MORjerry has opened its first flower. I’m posting the photos also to HMF, but thought those interested here would be more likely to see them here.

[attachment 1586 DSCN4049.JPG]

[attachment 1587 DSCN4047.JPG]

[attachment 1588 DSCN4050.JPG]

Fantastic foliage Kim, it must like the area it is in.

Its foliage is nice, David. If anything, it probably should be less clean where it is as it’s jammed into a partial shade ot ghetto in front where I can keep track of it until it’s stable enough to risk putting out back in the furnace.

That is a very good looking rose.

Foliage and plant look extremely healthy - very nice!

This photo was sent to me today of the Moore Rugosa, the one I’m calling Fire’n Spice. Not bad for a no spray garden which is irrigated by sprinklers. I particularly like the red “tanning” on the bud reverses.

[attachment 1633 firenspice.jpg]

Kim, The phenomenon you call ‘tanning’, is this another form of mutability? I see this on a small number of whites and yellows primarily, but usually it does not follow through with any like pigmentation on the inner petals. Or is this totally unrelated? That example is really nice and a pretty picture.

Wow! I like the number of buds.

Is that a bit of powdery mildew?

That “tanning” is very common on many petal reverses, Jackie.
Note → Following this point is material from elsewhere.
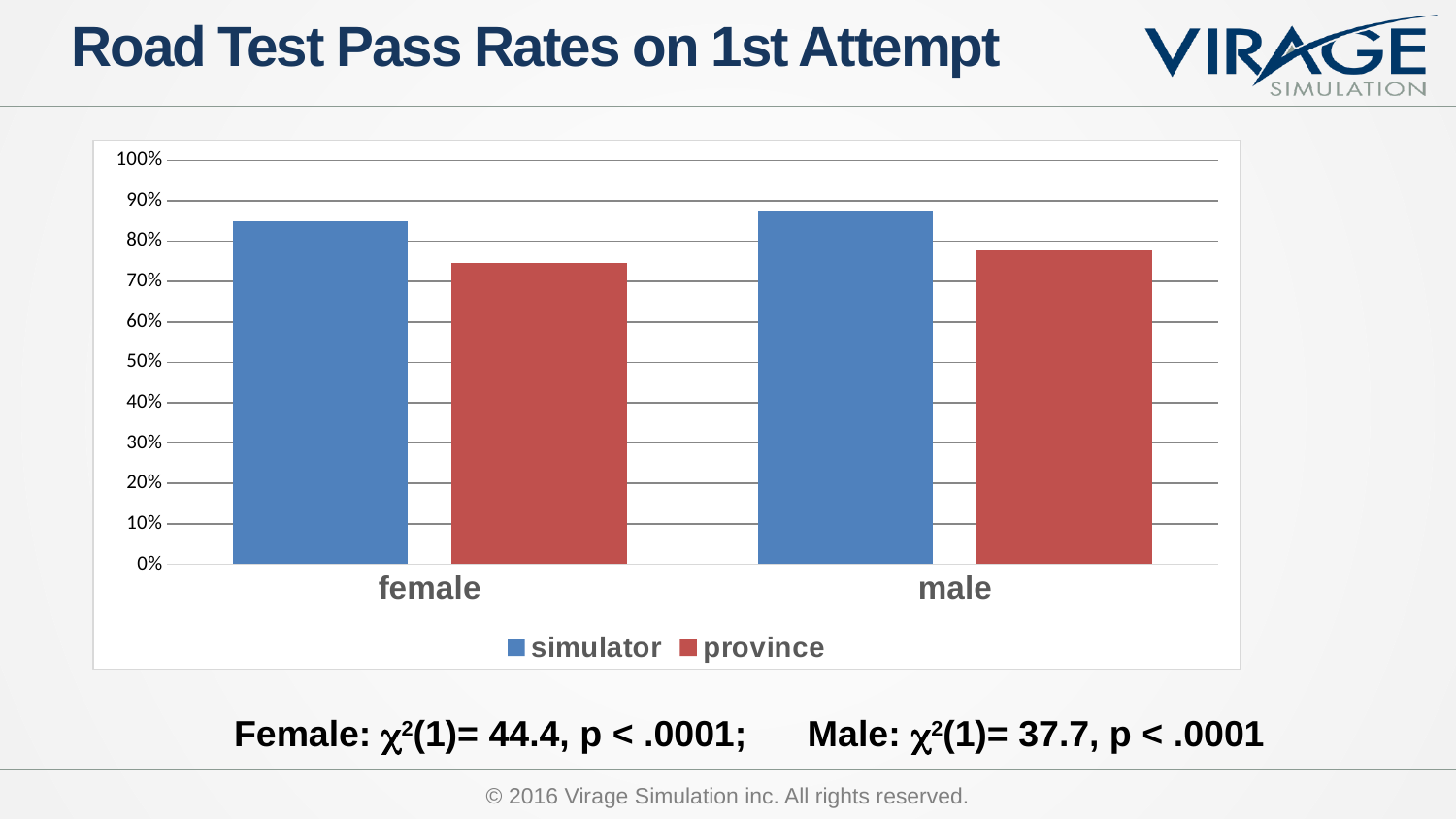
For male, which is larger: the simulator value or the province value? simulator Is the province value for male greater or less than 80%? less Is the simulator value for female greater or less than 80%? greater How many categories are shown on the x axis? 2 For female, which is larger: the simulator value or the province value? simulator What kind of chart is shown on the slide? bar chart Is the simulator value for male greater or less than 90%? less What is the title of the slide containing the chart? Road Test Pass Rates on 1st Attempt How many series does the legend list? 2 Which series is shown in red in the chart? province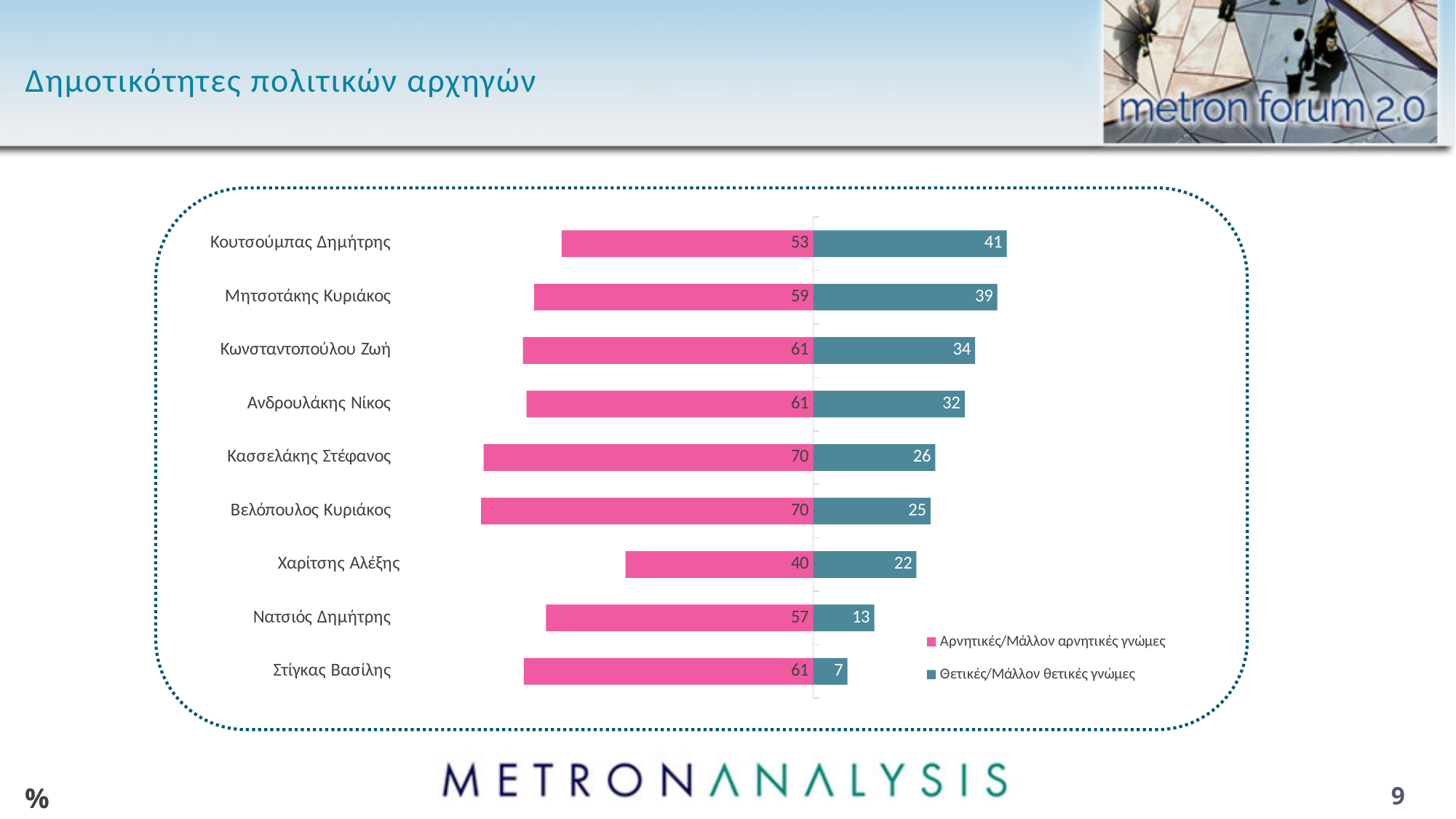
What kind of chart is shown on the slide? Bar chart Which leader has the highest value for Θετικές/Μάλλον θετικές γνώμες? Κουτσούμπας Δημήτρης How many series does the legend list? 2 What is the value of Θετικές/Μάλλον θετικές γνώμες for Στίγκας Βασίλης? 7 Which colour represents Αρνητικές/Μάλλον αρνητικές γνώμες in the chart? Pink Which leader has the lowest value for Αρνητικές/Μάλλον αρνητικές γνώμες? Χαρίτσης Αλέξης What is the value of Αρνητικές/Μάλλον αρνητικές γνώμες for Κασσελάκης Στέφανος? 70 What is the difference between the Αρνητικές/Μάλλον αρνητικές γνώμες and Θετικές/Μάλλον θετικές γνώμες values for Μητσοτάκης Κυριάκος? 20 Which is larger: the Θετικές/Μάλλον θετικές γνώμες value for Ανδρουλάκης Νίκος or for Κωνσταντοπούλου Ζωή? Κωνσταντοπούλου Ζωή What is the total of the Αρνητικές/Μάλλον αρνητικές γνώμες and Θετικές/Μάλλον θετικές γνώμες values for Νατσιός Δημήτρης? 70 How many political leaders are shown in the chart? 9 What is the value of Θετικές/Μάλλον θετικές γνώμες for Κουτσούμπας Δημήτρης? 41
In many cases, it appears to be unrelated to the ability of the petal faces to demonstrate similar effects. I’d think it would be sort of a “bicolor” effect where the reverse and face show different color possibilities.

That could be some mildew, Jim. Sharon’s garden is just over the ridge from South Coast Botanical, where she CAN get a touch of the coastal fog when it pushes over from the beach. The gardens are literally five minutes away by car. Plus, that plant is over crowded in her back yard, between the kitchen, the new “master suite” and the garage-turned-craft studio. It is smothered by several other roses (including Eyeconic Lemonade and Eyeconic Pink Lemonade) and bordered by lawn and stepping stones. She crams roses in EVERY square inch of available soil . It’s a normal sized, post war Torrance lot with a lot of house on it. Her named roses total about 225 and there are many whose names she’s not all that sure of. There’s just enough lawn to provide dry-ish walking room with much flag stone provided for walks and a two car concrete drive and large hot tub. When there isn’t wind, it can be very humid, but most often, the roses remain clean by themselves.